O que os dados nos mostram?

No caso de MG, as correlações entre atividade econômica (o índice neoliberal do Banco Central) claramente pretendem enganar a classe trabalhadora. Note que só é forte – negativa com indicadores do número médio de novas morte e mortes acumuladas. Ou seja, mais atividade econômica, menos mortes. Não se deixe enganar: isso provavelmente é resultado do auxílio-emergencial keynesiano (logo, socialista) que ajuda a diminuir mortes. Mas nada se vê quanto aos novos casos.

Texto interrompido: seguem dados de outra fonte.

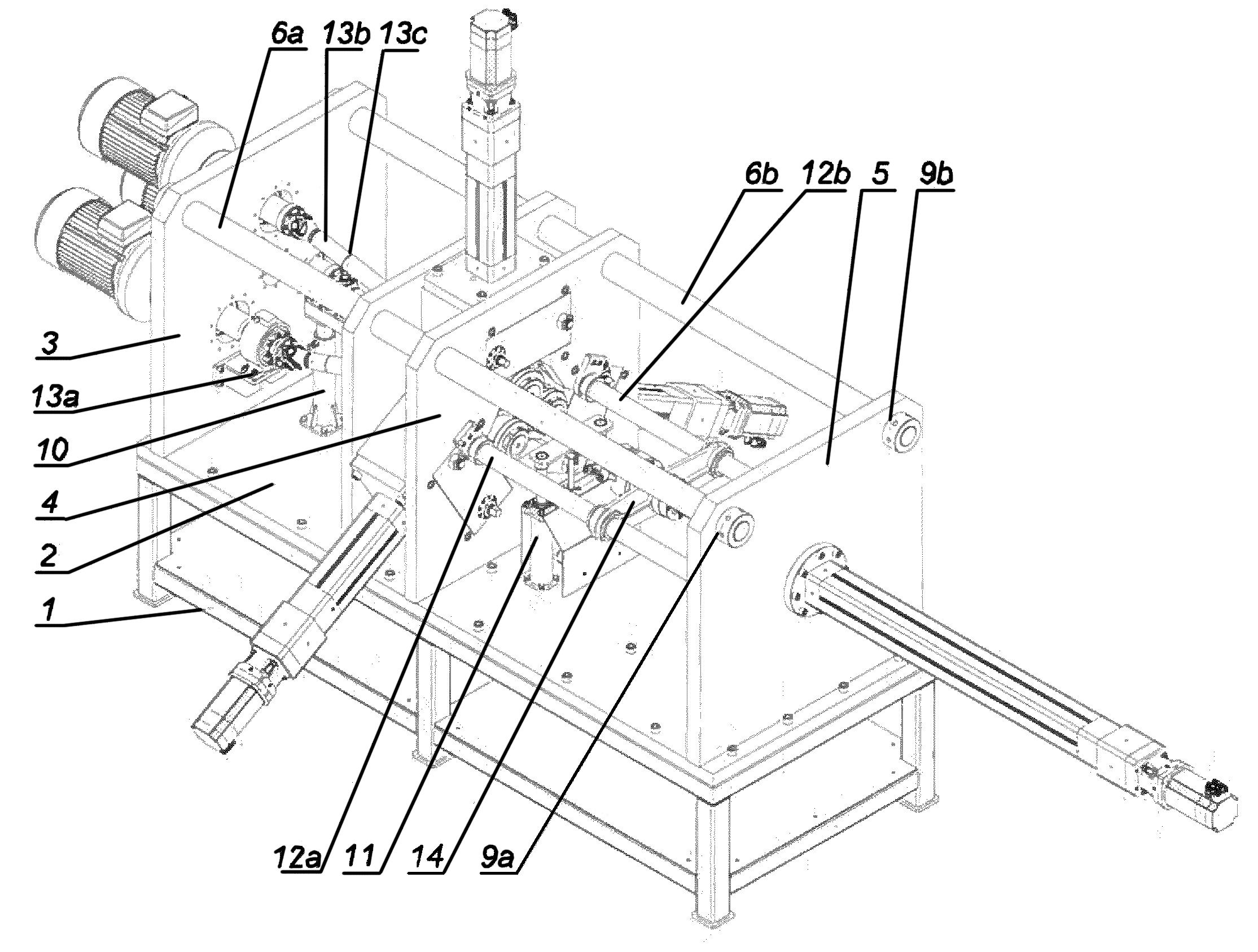 6a 13b 13c

6b 12b 5 9b

3

13a

10

4

2

1

12a 11 14 9a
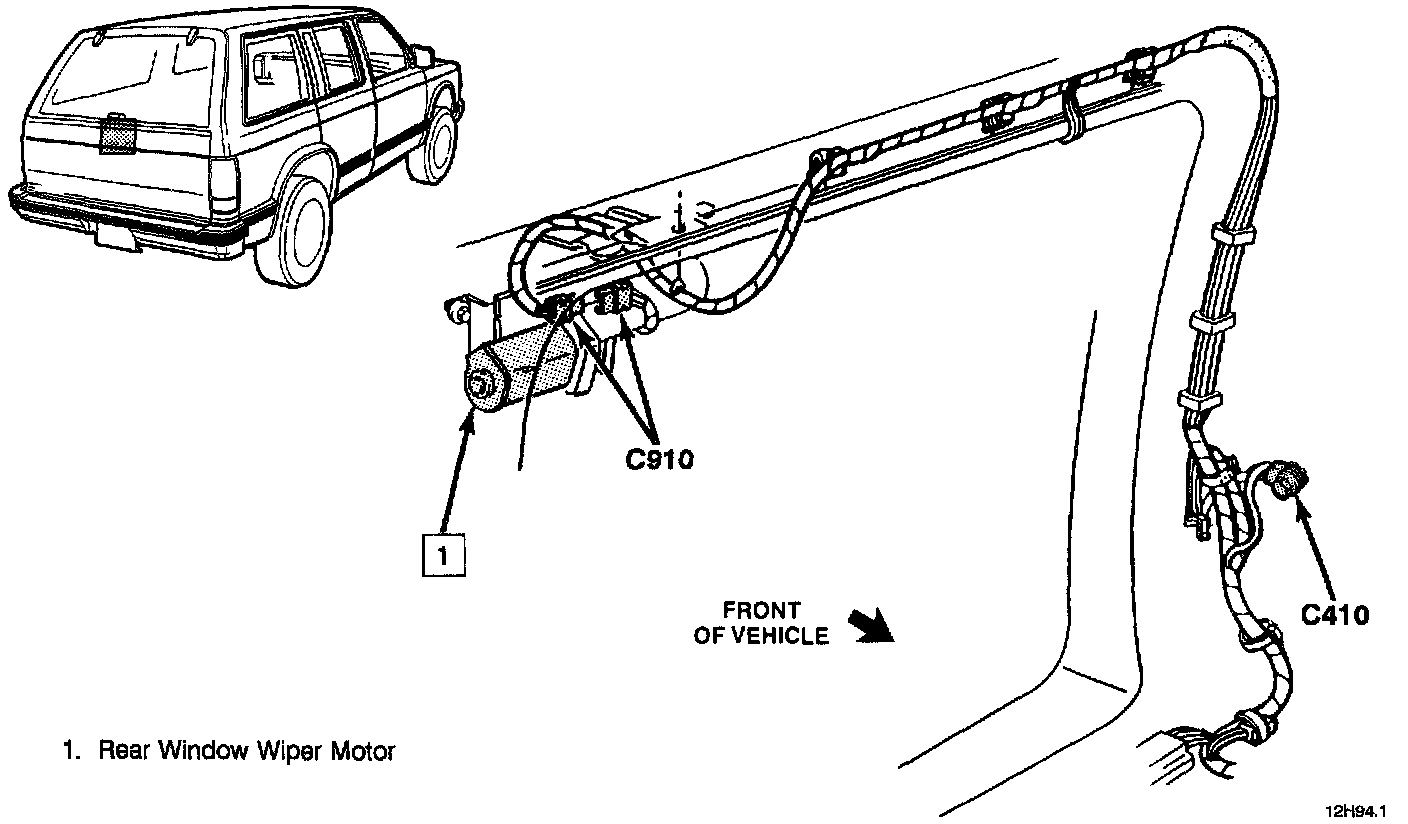 C910

1

FRONT OF VEHICLE

C410

1. Rear Window Wiper Motor

12H94.1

Mas o caso do RS neoliberal é marcante: a atividade econômica não se relaciona fortemente com nenhum dos indicadores, o que, claramente, é fruto da luta entre patrões e empregados gaúchos contra a pandemia: a intensidade da luta anula as forças pró e contra o socialismo causando estas correlações fracas que, inclusive, são contraditórias (dialética!) no que diz respeito a casos e mortes.

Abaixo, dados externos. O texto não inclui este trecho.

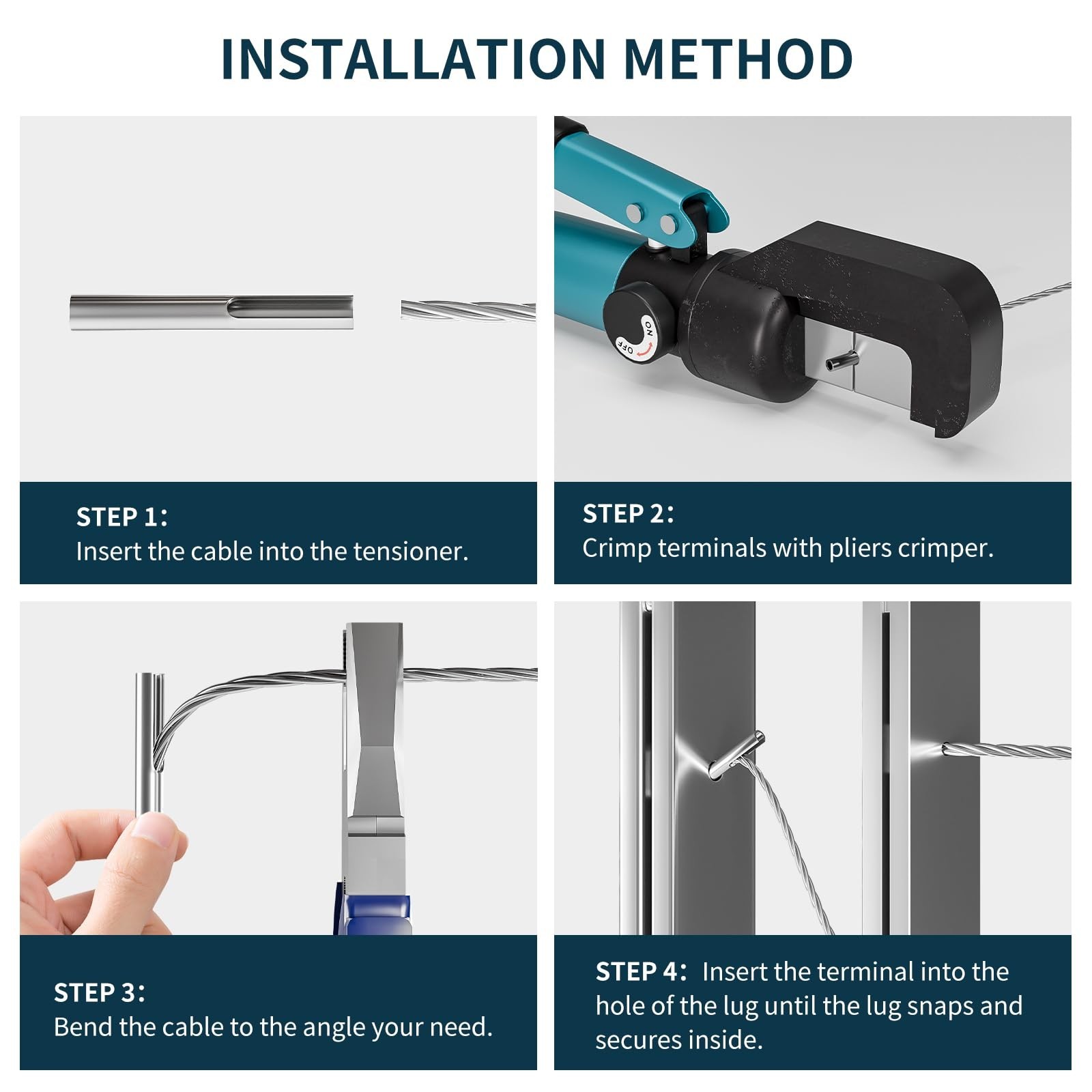 INSTALLATION METHOD

ON
OFF

STEP 1:
Insert the cable into the tensioner.

STEP 2:
Crimp terminals with pliers crimper.

STEP 3:
Bend the cable to the angle your need.

STEP 4: Insert the terminal into the hole of the lug until the lug snaps and secures inside.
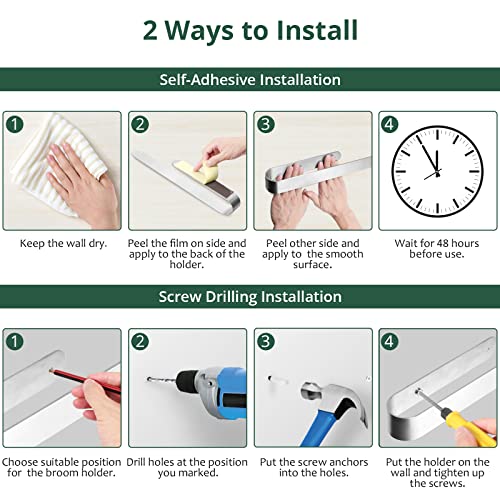 2 Ways to Install

Self-Adhesive Installation

1
Keep the wall dry.

2
Peel the film on side and apply to the back of the holder.

3
Peel other side and apply to the smooth surface.

4
Wait for 48 hours before use.

Screw Drilling Installation

1
Choose suitable position for the broom holder.

2
Drill holes at the position you marked.

3
Put the screw anchors into the holes.

4
Put the holder on the wall and tighten up the screws.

O resultado líquido dos dois casos é claro: a luta contra o neoliberalismo segue forte (é preciso queimar pneus, principalmente se seu grupo socialista não tiver CNPJ). Em MG, graças ao auxílio keynesiano (um aliado momentâneo da luta que descartaremos assim que a vitória do proletariado estiver certa), o socialismo ganha uma sobrevida contra o mercado demoníaco (e pandêmico). No RS, a luta pelo socialismo não logrou gerar a correlação politicamente (e historicamente) correta – que é a positiva – entre a Covid-19 e a atividade (exploradora) econômica.

Como se percebe, o neoliberalismo segue como o culpado de nossa crise.